で彼は思つた。※[#始め二重括弧、1−2−54]屹度、これには何か魂胆があるのだな。※[#終わり二重括弧、1−2−55]
「われわれは僧侶《ばうず》ではござりませぬので、」と、ザポロージェ人は言葉を継いだ。「罪障の深い人間でござりまする。やはり情慾の道にかけましては、堅気な基督教徒のすべてと同様、から意地汚ない方でござりまして。われわれの仲間うちにも女房をもつてをる者は少くござりませぬ。ただセーチでは同棲してをりませぬだけの話で。波蘭に女房を置いてをる者もありますれば、ウクライナに女房を囲つてをる者もあり、土耳古に女房を置くものもありまする。」
 ちやうどその時、鍛冶屋の手もとへ一足の靴が届けられた。
「これはこれは、何ともはや、実に見事な飾りで!」と、彼は有頂天になつて、その靴を推し戴きながら叫んだ。「陛下! このやうなお靴をばお召しになつて、御心もそぞろに氷のうへをお辷り遊ばしまする時の、その御足《おみあし》は、果してどんな御足《おみあし》でござりませうか? どう内輪に見ましても、純白の砂糖ででも出来てゐなくては叶ひますまいと存ぜられまするが。」
 事実、極めて整つた、素晴らしい脚の持主であらせられた女帝は、このザポロージェ人の服装をした、色はすこし浅黒いけれど美男子と認ぬべき、朴訥な鍛冶屋の口から、かうしたお世辞をきいて、思はずにつこりと微笑まれた。

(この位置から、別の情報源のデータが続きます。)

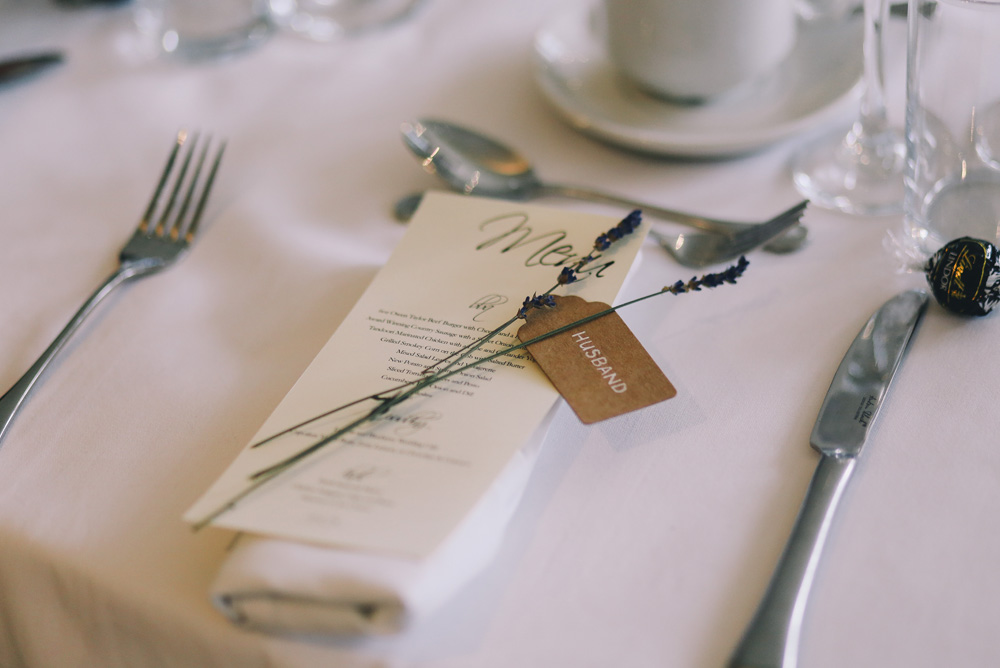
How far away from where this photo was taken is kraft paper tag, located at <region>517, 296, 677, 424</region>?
45 cm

 このやうな破格の優諚にすつかり有頂天になつてしまつた鍛冶屋は、女帝に対していろいろとつまらぬ、例へば、皇帝は蜂蜜や脂肪のやうなものばかり召し上つてゐるといふのはほんたうかなどといつた愚問を、くどくどと連発しようとするところだつたが、ザポロージェ人たちが彼の脇腹を小突くのに気がつくと、はつとして口を噤んだ。そこで女帝が老人連にむかつて、セーチではどんな暮しをしてゐるか、どんな風習が行はれてゐるのかと、御下問になりだしたのを機会《しほ》に、そつと後ろへ下《さが》つたワクーラは、衣嚢《かくし》へ口を寄せて小声で、※[#始め二重括弧、1−2−54]少しも早くここから連れ出してくれ!※[#終わり二重括弧、1−2−55]と言つた、その途端に彼はもう、彼得堡《ペテルブルグ》の関門の外へ出てゐた。

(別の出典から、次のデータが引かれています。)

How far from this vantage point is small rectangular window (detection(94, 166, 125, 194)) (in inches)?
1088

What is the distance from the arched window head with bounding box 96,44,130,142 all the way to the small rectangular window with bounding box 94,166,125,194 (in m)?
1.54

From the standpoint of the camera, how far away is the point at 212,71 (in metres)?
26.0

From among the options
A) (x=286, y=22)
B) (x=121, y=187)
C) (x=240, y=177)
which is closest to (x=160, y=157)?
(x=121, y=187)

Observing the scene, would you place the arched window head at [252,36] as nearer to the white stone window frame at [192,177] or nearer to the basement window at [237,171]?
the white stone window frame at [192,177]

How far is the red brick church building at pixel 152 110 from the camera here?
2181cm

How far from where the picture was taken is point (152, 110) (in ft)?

        *        *        *

「身投げをしたんだよ! きつと、身投げをしたんだとも! もし、身投げをしたのでなかつたら、この場に妾の足が吸ひついてしまつて、離れなくなつてもええだよ!」と街路《とほり》のまんなかに一と塊りになつたディカーニカの女房連に混つてゐた、ふとつちよの織匠《はたや》のかみさんが喋り立てた。

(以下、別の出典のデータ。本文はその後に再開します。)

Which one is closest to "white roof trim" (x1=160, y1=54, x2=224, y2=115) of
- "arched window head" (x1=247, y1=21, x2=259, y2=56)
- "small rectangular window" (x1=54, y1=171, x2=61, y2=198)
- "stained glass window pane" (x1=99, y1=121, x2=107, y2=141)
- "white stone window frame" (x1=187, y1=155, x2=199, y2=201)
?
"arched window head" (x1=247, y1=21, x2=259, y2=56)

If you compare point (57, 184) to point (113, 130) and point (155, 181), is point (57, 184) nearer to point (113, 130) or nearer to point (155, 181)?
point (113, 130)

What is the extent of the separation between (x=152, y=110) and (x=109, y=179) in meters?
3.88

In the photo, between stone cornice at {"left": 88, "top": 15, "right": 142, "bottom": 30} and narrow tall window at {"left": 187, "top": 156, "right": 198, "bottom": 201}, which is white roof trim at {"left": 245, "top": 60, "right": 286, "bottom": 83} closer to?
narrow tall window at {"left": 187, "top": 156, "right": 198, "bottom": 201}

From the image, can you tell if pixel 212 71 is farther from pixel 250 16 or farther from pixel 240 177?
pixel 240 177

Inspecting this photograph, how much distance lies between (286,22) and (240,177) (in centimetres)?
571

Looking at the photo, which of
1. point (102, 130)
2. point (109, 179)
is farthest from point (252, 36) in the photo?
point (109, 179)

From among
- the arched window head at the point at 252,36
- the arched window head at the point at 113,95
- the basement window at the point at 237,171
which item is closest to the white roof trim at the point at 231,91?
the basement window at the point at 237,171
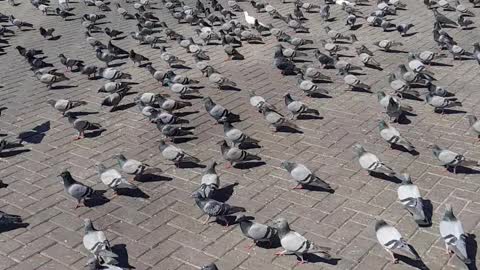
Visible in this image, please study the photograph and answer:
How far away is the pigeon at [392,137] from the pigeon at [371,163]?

「何だと、妾がなんぞや、嘘をついてゐるとでもいふのかい? 妾が誰ぞのとこの牛を盗んだとでも言ふのかい? だあれも妾の言ふことをほんとにしないなんて、妾が誰かを呪つたことでもあるといふのかい?」と、哥薩克の長上衣《スヰートカ》を著こんだ、鼻の先きの紫色をした女が手を振りながら叫んだ。「あのペレペルチハ婆さんが、ちやんと自分の眼で、あの鍛冶屋が首を縊つてをるところを見なかつたといふのなら、妾やもう、いつさい水が飲めなくつても構はないのさ!」
「なに、鍛冶屋が首を縊つたんだと? それあ、とんだことになつた!」と、チューブの家から出て来た村長が、足を停めて、お喋りの連中に擦り寄りながら、言つた。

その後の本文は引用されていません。